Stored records
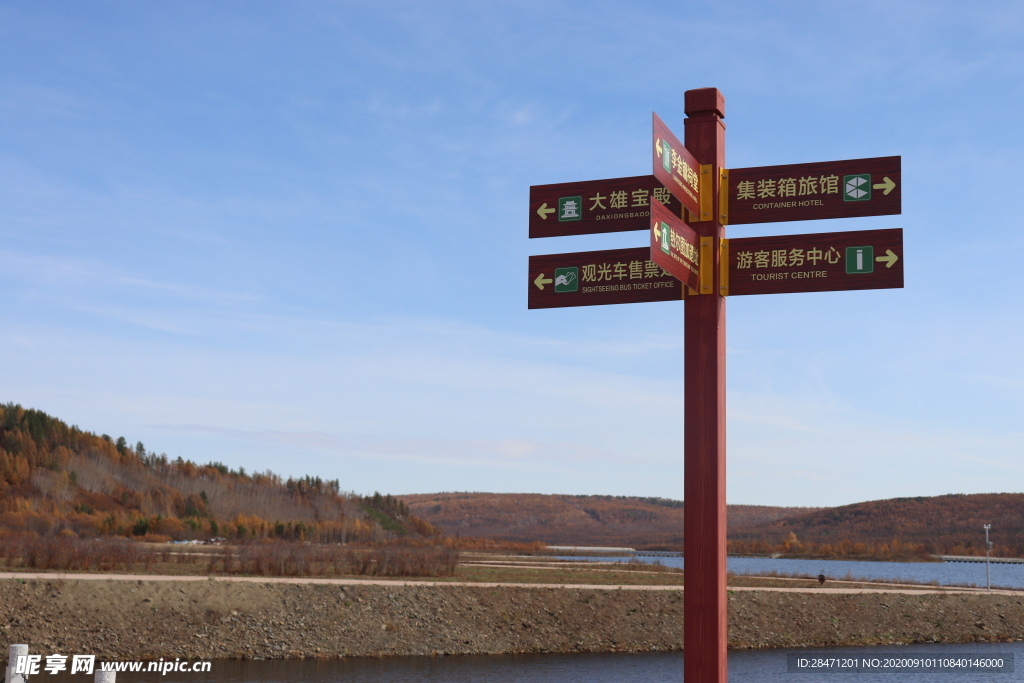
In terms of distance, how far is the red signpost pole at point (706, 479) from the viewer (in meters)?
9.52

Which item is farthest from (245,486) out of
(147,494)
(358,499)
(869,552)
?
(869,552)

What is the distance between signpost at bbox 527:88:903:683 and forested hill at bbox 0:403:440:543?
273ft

*SET TASK:* Rewrite every row above, substituting "road sign" for each occurrence of "signpost" and keeping everything else unchanged. Omit the pictures from your version.

*TASK OUTPUT:*
In terms of distance, how far is the red road sign pole at point (706, 479) from the viewer (in meters)?
9.52

Which item is farthest from (245,486) out of
(147,494)
(358,499)
(869,552)
?
(869,552)

What is the distance between road sign at bbox 527:88:903:683 and forested hill at bbox 0:403:440:543?
273ft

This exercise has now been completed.